Vulnerability and the Vocation of Obscurity
In his After Enlightenment: The Post-Secular Vision of J. G. Hamann, John R. Betz follows Frederick Beiser and John Milbank in presenting Hamann, correctly I feel, as a figure whose ‘influence on the history of philosophy, while obscurely mediated, was, in fact, profound’. Betz’s landmark English-language study thus concretizes the recent rehabilitation of Hamann as a thinker who cannot be reduced to the sort of marginal irrationalist that Isaiah Berlin made of him in The Magus of the North. Hamann himself foresaw the obscure diffusion of his influence in his 1786 text ‘Divestment and Transfiguration: A Flying Letter to Nobody, the Well-Known’, when he noted the Christ-revering intent of his work. ‘The little stream of my authorship, despised like the waters of Shiloah that flow gently, was poured out for the sake of this king, whose name, like his reputation, is great and unknown.’ The obscure yet profound, at once ‘great and unknown’ influence of Hamann’s writing, is in keeping with his rôle as – in Betz’s words – ‘the first and arguably profoundest modern Christian thinker of language’.

Goal of the exercise => Carry on the Hamann essay from its last sentence. The entries that follow come from a separate source unrelated to the Hamann essay.

Dataset extract =>
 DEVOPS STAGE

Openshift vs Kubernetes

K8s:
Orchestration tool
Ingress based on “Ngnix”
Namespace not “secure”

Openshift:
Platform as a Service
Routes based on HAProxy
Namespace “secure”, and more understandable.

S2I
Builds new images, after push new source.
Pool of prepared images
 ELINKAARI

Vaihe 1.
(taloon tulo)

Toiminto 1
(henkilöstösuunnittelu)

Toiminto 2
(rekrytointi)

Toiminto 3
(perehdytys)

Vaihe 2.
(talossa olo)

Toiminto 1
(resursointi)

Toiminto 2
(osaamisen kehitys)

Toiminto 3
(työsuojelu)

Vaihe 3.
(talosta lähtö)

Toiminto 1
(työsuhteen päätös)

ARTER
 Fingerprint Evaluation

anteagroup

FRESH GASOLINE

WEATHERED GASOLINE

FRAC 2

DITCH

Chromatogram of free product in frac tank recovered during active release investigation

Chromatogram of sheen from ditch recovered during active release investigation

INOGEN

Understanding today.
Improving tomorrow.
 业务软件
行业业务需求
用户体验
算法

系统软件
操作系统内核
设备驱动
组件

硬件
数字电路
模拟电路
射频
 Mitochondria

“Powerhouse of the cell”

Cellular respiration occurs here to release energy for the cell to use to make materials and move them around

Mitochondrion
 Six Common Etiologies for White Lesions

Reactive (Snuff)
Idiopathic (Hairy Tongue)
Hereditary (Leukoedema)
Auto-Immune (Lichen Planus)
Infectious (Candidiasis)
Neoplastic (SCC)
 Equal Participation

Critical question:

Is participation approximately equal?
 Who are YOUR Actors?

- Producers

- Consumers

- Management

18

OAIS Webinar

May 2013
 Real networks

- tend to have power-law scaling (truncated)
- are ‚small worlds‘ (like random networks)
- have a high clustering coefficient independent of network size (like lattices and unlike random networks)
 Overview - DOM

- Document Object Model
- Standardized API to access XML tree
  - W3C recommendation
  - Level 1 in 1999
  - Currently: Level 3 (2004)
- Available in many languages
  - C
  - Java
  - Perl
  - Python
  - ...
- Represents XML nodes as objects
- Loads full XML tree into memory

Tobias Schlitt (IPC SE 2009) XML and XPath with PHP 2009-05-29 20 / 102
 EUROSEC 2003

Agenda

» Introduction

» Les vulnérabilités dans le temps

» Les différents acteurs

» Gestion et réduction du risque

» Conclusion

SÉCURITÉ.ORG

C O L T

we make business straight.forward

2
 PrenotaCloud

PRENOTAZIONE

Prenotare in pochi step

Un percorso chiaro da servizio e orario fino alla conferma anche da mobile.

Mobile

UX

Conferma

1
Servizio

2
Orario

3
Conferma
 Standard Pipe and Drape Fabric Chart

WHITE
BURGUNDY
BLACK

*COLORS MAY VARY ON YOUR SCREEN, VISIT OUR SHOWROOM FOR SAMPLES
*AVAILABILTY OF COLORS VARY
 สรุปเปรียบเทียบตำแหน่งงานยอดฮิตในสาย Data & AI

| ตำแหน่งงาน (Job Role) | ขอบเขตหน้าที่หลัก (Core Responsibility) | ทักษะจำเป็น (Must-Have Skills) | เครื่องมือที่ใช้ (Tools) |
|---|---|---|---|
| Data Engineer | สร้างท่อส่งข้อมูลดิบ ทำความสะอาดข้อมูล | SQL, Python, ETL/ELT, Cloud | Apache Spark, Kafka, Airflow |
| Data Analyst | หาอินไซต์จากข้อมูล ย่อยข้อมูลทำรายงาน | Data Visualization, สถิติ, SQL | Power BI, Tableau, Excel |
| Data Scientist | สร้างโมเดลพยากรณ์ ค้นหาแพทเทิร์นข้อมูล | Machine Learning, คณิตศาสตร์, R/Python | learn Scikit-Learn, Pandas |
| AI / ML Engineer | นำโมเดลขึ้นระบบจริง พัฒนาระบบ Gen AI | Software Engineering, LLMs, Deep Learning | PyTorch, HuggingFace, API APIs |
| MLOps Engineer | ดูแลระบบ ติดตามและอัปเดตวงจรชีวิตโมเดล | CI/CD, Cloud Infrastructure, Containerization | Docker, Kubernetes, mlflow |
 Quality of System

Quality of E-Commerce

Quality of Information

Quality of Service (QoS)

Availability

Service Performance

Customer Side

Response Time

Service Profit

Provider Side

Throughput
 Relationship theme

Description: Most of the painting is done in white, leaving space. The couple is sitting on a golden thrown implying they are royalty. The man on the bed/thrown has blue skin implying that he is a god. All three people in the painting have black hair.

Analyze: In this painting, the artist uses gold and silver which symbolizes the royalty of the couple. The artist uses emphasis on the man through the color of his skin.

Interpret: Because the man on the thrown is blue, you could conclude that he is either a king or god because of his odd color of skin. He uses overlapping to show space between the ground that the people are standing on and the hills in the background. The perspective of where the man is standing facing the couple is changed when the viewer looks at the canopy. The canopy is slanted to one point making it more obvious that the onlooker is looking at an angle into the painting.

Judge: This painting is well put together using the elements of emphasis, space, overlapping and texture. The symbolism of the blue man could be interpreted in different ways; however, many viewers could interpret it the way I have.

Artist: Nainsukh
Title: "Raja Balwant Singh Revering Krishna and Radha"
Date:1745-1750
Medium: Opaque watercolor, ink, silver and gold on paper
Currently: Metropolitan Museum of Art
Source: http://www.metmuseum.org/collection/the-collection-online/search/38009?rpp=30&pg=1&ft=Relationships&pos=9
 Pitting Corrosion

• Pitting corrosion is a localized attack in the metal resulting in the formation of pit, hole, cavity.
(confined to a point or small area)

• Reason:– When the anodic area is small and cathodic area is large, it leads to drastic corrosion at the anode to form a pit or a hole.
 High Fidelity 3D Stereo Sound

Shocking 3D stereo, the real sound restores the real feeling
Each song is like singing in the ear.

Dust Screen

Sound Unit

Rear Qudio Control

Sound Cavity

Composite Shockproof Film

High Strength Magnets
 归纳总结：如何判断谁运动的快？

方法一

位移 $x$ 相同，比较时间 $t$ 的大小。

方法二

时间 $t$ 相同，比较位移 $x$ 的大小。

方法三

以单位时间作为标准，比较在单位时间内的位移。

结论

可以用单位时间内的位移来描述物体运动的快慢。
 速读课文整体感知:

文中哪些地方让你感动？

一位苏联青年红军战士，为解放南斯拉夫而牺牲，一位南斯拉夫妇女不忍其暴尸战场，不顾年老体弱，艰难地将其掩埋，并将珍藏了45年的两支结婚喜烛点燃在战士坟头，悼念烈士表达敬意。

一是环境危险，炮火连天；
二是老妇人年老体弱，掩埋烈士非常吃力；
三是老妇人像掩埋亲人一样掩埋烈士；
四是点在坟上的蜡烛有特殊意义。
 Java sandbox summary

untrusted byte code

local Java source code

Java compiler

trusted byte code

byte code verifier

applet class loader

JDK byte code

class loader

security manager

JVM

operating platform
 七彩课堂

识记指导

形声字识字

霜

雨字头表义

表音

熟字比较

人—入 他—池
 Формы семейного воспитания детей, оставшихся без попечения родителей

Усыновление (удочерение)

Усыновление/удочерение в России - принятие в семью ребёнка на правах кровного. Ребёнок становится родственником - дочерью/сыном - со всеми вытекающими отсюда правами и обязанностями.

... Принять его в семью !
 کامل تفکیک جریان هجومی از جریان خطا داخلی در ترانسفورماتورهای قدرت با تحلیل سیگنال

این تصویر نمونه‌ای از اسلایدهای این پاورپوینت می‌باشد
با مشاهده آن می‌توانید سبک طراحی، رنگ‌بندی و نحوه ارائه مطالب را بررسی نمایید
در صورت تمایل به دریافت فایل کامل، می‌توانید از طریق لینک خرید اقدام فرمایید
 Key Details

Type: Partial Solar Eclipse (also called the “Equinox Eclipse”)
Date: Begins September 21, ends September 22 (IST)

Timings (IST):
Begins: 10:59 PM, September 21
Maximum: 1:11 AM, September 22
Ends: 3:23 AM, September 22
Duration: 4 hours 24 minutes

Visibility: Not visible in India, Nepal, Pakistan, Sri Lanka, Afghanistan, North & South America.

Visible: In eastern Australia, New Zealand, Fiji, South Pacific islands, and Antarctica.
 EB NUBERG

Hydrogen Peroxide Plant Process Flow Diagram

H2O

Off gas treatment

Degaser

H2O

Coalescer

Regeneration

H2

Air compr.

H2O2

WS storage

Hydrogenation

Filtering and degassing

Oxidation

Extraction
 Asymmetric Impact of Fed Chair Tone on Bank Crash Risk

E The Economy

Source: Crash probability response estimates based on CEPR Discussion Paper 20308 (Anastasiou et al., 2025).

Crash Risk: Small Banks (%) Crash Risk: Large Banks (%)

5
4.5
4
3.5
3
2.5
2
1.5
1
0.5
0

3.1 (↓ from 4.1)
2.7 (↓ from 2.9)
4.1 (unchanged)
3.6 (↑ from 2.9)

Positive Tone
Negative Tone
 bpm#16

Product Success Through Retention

Answer to this problem =>
The stream of Hamann’s writing flows indirectly; or, its banks are notoriously hard to bridge. Betz cites Ernst Jünger’s remark that Hamann thought ‘in archipelagos with submarine connections’, following on from his own comment on Heraclitus: ‘A confluence of ideas and sensations in that living elegy of a philosopher made his maxims into a group of small islands, lacking the bridges and ferries of method that would have established a community among them.’ Hamann’s texts constitute a practice of indirect communication, and require the reader to build the bridges, make the connections, herself. As Betz notes, a text like the Socratic Memorabilia has a ‘highly stylized public, dramatic, gnomic, allusive, oblique, ironic, pseudonymous, prophetic form’, which is grounded in Hamann’s ‘conviction that faith “cannot be communicated like merchandise”’. Hamann’s is an ‘elusive’, proto-modernist textuality, showing ‘endless associative links’ and a ‘defiance of any single significance’.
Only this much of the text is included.